# 5. Implementing an LSTM model

### About this notebook

This notebook was used in the 50.039 Deep Learning course at the Singapore University of Technology and Design.

**Author:** Matthieu DE MARI (matthieu_demari@sutd.edu.sg)

**Version:** 1.2 (06/07/2023)

**Requirements:**
- Python 3 (tested on v3.11.4)
- Matplotlib (tested on v3.7.1)
- Numpy (tested on v1.24.3)
- Torch (tested on v2.0.1+cu118)

### Imports and CUDA

In [1]:
# Matplotlib
import matplotlib.pyplot as plt
# Numpy
import numpy as np
# Torch
import torch
from torch.utils.data import TensorDataset, DataLoader

In [2]:
# Use GPU if available, else use CPU
device = torch.device("cuda" if torch.cuda.is_available() else "cpu")
print(device)

YOUR ASSIGNMENT: Please copy the part of the LSTM notebook that opens with the words containing "# 5. Implementing" and closes with "DE MARI (matthieu_demari@sutd.edu.sg)".

DATA SECTION:
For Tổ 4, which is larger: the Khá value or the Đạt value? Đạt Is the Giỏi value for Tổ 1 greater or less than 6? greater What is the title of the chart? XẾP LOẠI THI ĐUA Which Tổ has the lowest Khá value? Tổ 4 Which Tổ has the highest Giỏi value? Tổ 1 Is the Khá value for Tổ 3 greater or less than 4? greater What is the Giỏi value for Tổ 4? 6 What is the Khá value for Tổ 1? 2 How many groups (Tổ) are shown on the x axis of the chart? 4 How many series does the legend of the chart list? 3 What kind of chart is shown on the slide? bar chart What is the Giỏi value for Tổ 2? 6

WRITTEN SOLUTION:
# 5. Implementing an LSTM model

### About this notebook

This notebook was used in the 50.039 Deep Learning course at the Singapore University of Technology and Design.

**Author:** Matthieu DE MARI (matthieu_demari@sutd.edu.sg)